The court ordered that Smulls, now 55, die by lethal injection Jan. 29. Executions are done at the prison in Bonne Terre.
Smulls, of St. Louis, was sentenced to death after a St. Louis County jury convicted him of murder in a second trial, in 1992. The U.S. Supreme Court denied his final appeal in April 2009.
Officials said the crime took place about 11 p.m. July 27, 1991, when Smulls kept an appointment at F&M Crown Jewels, near the Chesterfield Mall, with Honickman and his wife, Florence Honickman. The couple, of Chesterfield, ran the appointment-only shop in the basement of a bank at 361 Chesterfield Center.
Smulls was accompanied by a teenager, Norman Brown, of St. Louis. Smulls had called the Honickmans to say he had made a decision about which diamond to buy his fiancée. In the shop, Smulls shot both. Florence Honickman, hit in the arm and side, survived.
Stephen Honickman, 51, reportedly pleaded, “Enough already, take what you want.” The robbers took rings and watches, including items being worn by Florence Honickman.

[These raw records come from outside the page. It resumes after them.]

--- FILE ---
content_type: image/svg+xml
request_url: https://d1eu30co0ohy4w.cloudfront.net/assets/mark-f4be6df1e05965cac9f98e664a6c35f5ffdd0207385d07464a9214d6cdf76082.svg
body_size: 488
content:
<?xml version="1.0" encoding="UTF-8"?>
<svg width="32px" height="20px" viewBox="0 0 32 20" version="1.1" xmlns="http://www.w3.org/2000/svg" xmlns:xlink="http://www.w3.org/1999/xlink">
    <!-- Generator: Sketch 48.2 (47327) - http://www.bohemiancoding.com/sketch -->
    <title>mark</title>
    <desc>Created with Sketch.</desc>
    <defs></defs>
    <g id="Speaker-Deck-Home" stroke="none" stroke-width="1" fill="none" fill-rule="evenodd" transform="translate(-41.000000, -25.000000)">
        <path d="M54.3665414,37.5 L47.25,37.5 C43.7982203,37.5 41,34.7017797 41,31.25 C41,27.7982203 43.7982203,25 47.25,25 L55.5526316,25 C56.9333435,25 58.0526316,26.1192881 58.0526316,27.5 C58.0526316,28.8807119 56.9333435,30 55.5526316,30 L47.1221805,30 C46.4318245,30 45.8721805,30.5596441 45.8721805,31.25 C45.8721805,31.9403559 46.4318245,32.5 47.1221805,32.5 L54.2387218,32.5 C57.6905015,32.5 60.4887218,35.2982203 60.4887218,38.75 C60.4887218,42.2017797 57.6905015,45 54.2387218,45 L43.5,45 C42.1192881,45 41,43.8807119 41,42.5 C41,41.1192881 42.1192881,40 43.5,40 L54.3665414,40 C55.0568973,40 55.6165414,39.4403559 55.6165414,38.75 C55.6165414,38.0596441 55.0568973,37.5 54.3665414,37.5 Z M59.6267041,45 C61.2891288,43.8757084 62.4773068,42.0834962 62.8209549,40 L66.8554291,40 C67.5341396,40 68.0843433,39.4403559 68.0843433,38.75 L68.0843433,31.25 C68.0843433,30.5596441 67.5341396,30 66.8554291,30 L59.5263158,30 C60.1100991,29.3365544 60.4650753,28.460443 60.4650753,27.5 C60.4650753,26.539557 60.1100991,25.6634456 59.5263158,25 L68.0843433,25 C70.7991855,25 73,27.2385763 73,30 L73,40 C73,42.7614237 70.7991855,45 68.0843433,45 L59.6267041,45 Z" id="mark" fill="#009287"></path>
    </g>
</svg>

The teen yelled at Florence Honickman because she did not remove her wedding ring quickly enough, the prosecutor, Dean Waldemer, told the court in the first trial. “Then, she did the only thing she could — she lay there in a pool of her own blood and played dead.”

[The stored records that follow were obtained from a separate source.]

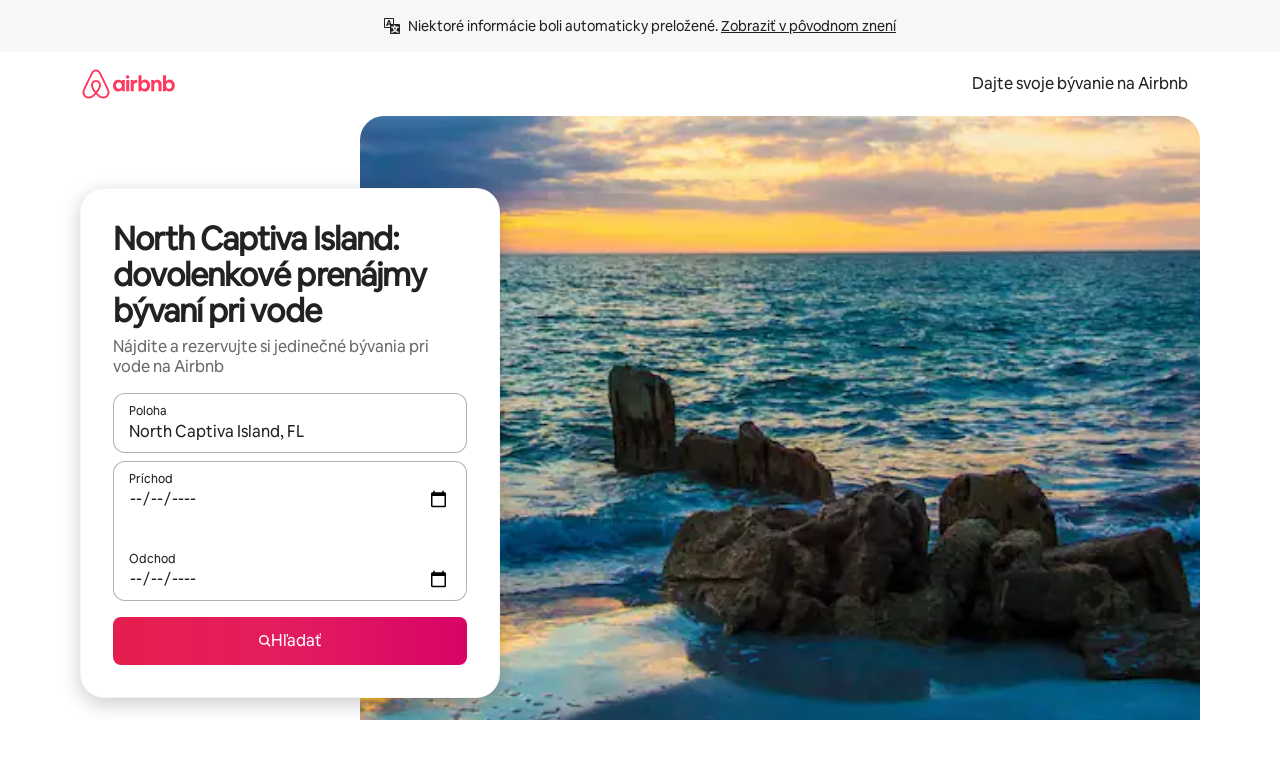

--- FILE ---
content_type: text/javascript
request_url: https://a0.muscache.com/airbnb/static/packages/web/common/frontend/moment-more-formats/src/locale/sk.93b44be04f.js
body_size: 799
content:
__d(function(g,r,i,a,m,e,d){"use strict";var t;t=function(t){function n(t){return t>1&&t<5}function s(t,s,o,u){var c=t+" ";switch(o){case"s":return s||u?"p\xe1r sek\xfand":"p\xe1r sekundami";case"ss":if(s||u)return c+(n(t)?"sekundy":"sek\xfand");return c+"sekundami";case"m":return s?"min\xfata":u?"min\xfatu":"min\xfatou";case"mm":if(s||u)return c+(n(t)?"min\xfaty":"min\xfat");return c+"min\xfatami";case"h":return s?"hodina":u?"hodinu":"hodinou";case"hh":if(s||u)return c+(n(t)?"hodiny":"hod\xedn");return c+"hodinami";case"d":return s||u?"de\u0148":"d\u0148om";case"dd":if(s||u)return c+(n(t)?"dni":"dn\xed");return c+"d\u0148ami";case"M":return s||u?"mesiac":"mesiacom";case"MM":if(s||u)return c+(n(t)?"mesiace":"mesiacov");return c+"mesiacmi";case"y":return s||u?"rok":"rokom";case"yy":if(s||u)return c+(n(t)?"roky":"rokov");return c+"rokmi"}}return t.defineLocale("sk",{months:"janu\xe1r_febru\xe1r_marec_apr\xedl_m\xe1j_j\xfan_j\xfal_august_september_okt\xf3ber_november_december".split("_"),monthsShort:"jan_feb_mar_apr_m\xe1j_j\xfan_j\xfal_aug_sep_okt_nov_dec".split("_"),weekdays:"nede\u013Ea_pondelok_utorok_streda_\u0161tvrtok_piatok_sobota".split("_"),weekdaysShort:"ne_po_ut_st_\u0161t_pi_so".split("_"),weekdaysMin:"ne_po_ut_st_\u0161t_pi_so".split("_"),longDateFormat:{LT:"H:mm",LTS:"H:mm:ss",L:"DD.MM.YYYY",LL:"D. MMMM YYYY",LLL:"D. MMMM YYYY H:mm",LLLL:"dddd D. MMMM YYYY H:mm"},calendar:{sameDay:"[dnes o] LT",nextDay:"[zajtra o] LT",nextWeek:function(){switch(this.day()){case 0:return"[v nede\u013Eu o] LT";case 1:case 2:return"[v] dddd [o] LT";case 3:return"[v stredu o] LT";case 4:return"[vo \u0161tvrtok o] LT";case 5:return"[v piatok o] LT";case 6:return"[v sobotu o] LT"}},lastDay:"[v\u010Dera o] LT",lastWeek:function(){switch(this.day()){case 0:return"[minul\xfa nede\u013Eu o] LT";case 1:case 2:case 4:case 5:return"[minul\xfd] dddd [o] LT";case 3:return"[minul\xfa stredu o] LT";case 6:return"[minul\xfa sobotu o] LT"}},sameElse:"L"},relativeTime:{future:"za %s",past:"pred %s",s:s,ss:s,m:s,mm:s,h:s,hh:s,d:s,dd:s,M:s,MM:s,y:s,yy:s},dayOfMonthOrdinalParse:/\d{1,2}\./,ordinal:"%d.",week:{dow:1,doy:4}})},"object"==typeof e&&void 0!==m&&"function"==typeof r?t(r(d[0])):"function"==typeof define&&define.amd?define(["../moment"],t):t((void 0).moment)},"f44273",["1772c9"]);
__d(function(g,r,i,a,m,e,d){"use strict";var _=(0,r(d[0]).default)(r(d[1]));r(d[2]),_.default.updateLocale("sk",{months:{format:"janu\xe1ra_febru\xe1ra_marca_apr\xedla_m\xe1ja_j\xfana_j\xfala_augusta_septembra_okt\xf3bra_novembra_decembra".split("_"),standalone:"janu\xe1r_febru\xe1r_marec_apr\xedl_m\xe1j_j\xfan_j\xfal_august_september_okt\xf3ber_november_december".split("_"),isFormat:/D[oD]?[.]?(\s)+MMMM/}})},"f9adf5",["ba7a76","1772c9","f44273"]);
__r("f9adf5");
//# sourceMappingURL=https://sourcemaps.d.musta.ch/airbnb/static/packages/web/common/frontend/moment-more-formats/src/locale/sk.1daa59889b.js.map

Stephen Honickman staggered to the door of the shop and fell into the arms of arriving police officers. He died at a hospital.
Florence Honickman identified Smulls as the gunman.

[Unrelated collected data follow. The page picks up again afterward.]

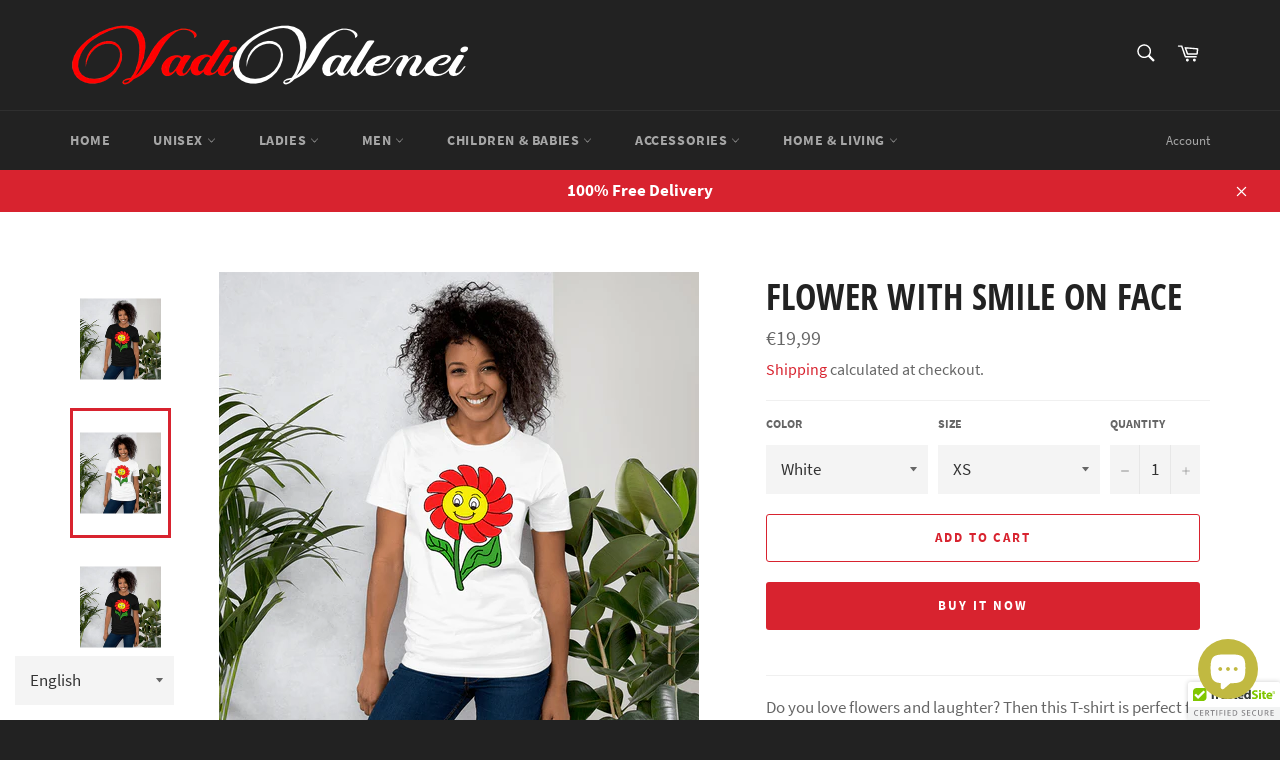

--- FILE ---
content_type: application/javascript
request_url: https://app.uptain.de/v2/configs/GcnQoBauwPQlz7PI/en
body_size: 161
content:
//{"shopToken":"GcnQoBauwPQlz7PI","stage":"live","language":"en","deviceType":"desktop","systemStage":"v2","created":"2026-01-15T20:20:22.747Z"}
window._upEventBus.publish("uptain.start",{events:[],successUrlFilter:[],popups:[],tracking:{},activationApiVersion:1,surveyFormsConfiguration:{enabled:!1},whatsappConfiguration:{enabled:!1},newsletter:[]});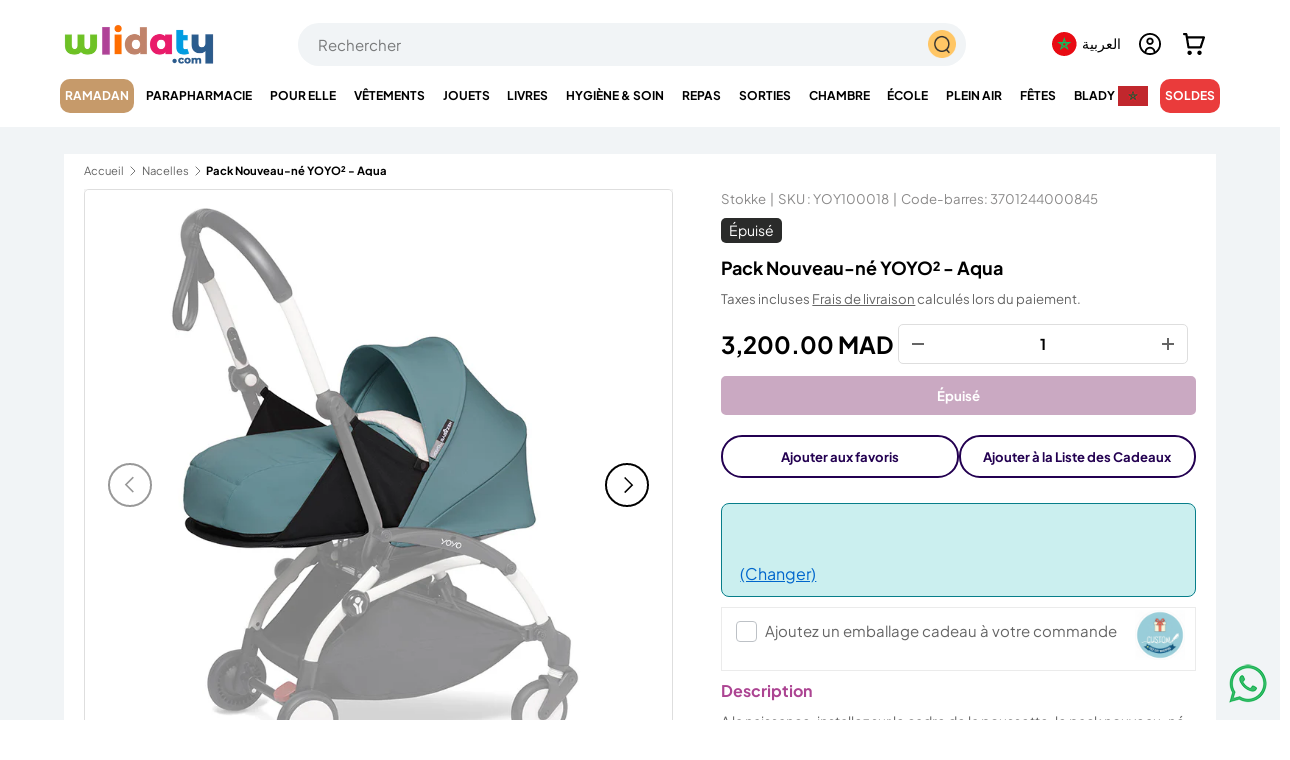

--- FILE ---
content_type: text/javascript
request_url: https://wlidaty.com/cdn/shop/t/163/assets/scroll-top.js?v=122193214161290338281768831561
body_size: -441
content:
document.addEventListener("DOMContentLoaded",function(){const header=document.querySelector("store-header"),menu=document.querySelector(".main-menu__disclosure");if(!header||!menu)return;let lastScrollTop=0;window.addEventListener("scroll",function(){const scrollTop=window.scrollY||document.documentElement.scrollTop;scrollTop>lastScrollTop&&!menu.open?header.classList.add("is-scrolled"):header.classList.remove("is-scrolled"),lastScrollTop=Math.max(scrollTop,0)}),menu.addEventListener("toggle",function(){menu.open&&header.classList.remove("is-scrolled")})});
//# sourceMappingURL=/cdn/shop/t/163/assets/scroll-top.js.map?v=122193214161290338281768831561


--- FILE ---
content_type: text/javascript
request_url: https://wlidaty.com/cdn/shop/t/163/compiled_assets/scripts.js?v=113607
body_size: -231
content:
(function(){var __sections__={};(function(){for(var i=0,s=document.getElementById("sections-script").getAttribute("data-sections").split(",");i<s.length;i++)__sections__[s[i]]=!0})(),function(){if(__sections__.header)try{customElements.whenDefined("details-disclosure").then(()=>{class NavMenu extends DetailsDisclosure{constructor(){super(),this.matches(".js-mega-nav")&&(this.reset(!1),window.addEventListener("on:breakpoint-change",this.reset.bind(this)))}reset(resize=!0){const isLargeScreen=window.matchMedia(theme.mediaQueries.md).matches;this.disclosure.open=isLargeScreen,isLargeScreen?this.toggle.setAttribute("tabindex","-1"):this.toggle.removeAttribute("tabindex")}handleToggle(e){this.matches(".js-mega-nav")&&window.matchMedia(theme.mediaQueries.md).matches||super.handleToggle(e)}}customElements.define("nav-menu",NavMenu)})}catch(e){console.error(e)}}(),function(){if(!(!__sections__["slider-custom"]&&!Shopify.designMode))try{const observer=new IntersectionObserver(entries=>{entries.forEach(entry=>{entry.isIntersecting&&(document.querySelectorAll(".slider-slide").forEach(slide=>{slide.classList.remove("active")}),entry.target.classList.add("active"))})},{threshold:.6});document.querySelectorAll(".slider-slide").forEach(slide=>{observer.observe(slide)})}catch(e){console.error(e)}}()})();
//# sourceMappingURL=/cdn/shop/t/163/compiled_assets/scripts.js.map?v=113607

The suspects were arrested during a traffic stop by a Town and Country police officer who noticed they fit descriptions from the crime.
The first trial’s jury convicted Smulls of first-degree robbery but deadlocked on other charges.
In a second trial 10 weeks later, Smulls was convicted of first-degree murder, assault, robbery and armed criminal action. Those jurors recommended a death sentence, which Judge William M. Corrigan ordered a month later.
Brown, 15 at the time of the crime, was convicted in 1993 of first-degree murder, assault, robbery and two counts of armed criminal action, and sentenced to life without parole.
Defense attorneys said tests showed no gunpowder residue on Smulls’ hands; prosecutors said it might have been rubbed off or washed away by sweat.
Smulls testified at his first trial that he and Brown had sold Stephen Honickman stolen watches and jewelry for $4,000 earlier that day and went back for their “commission.”
Florence Honickman denied in her testimony that she and her husband bought jewelry from any source but a factory in Israel.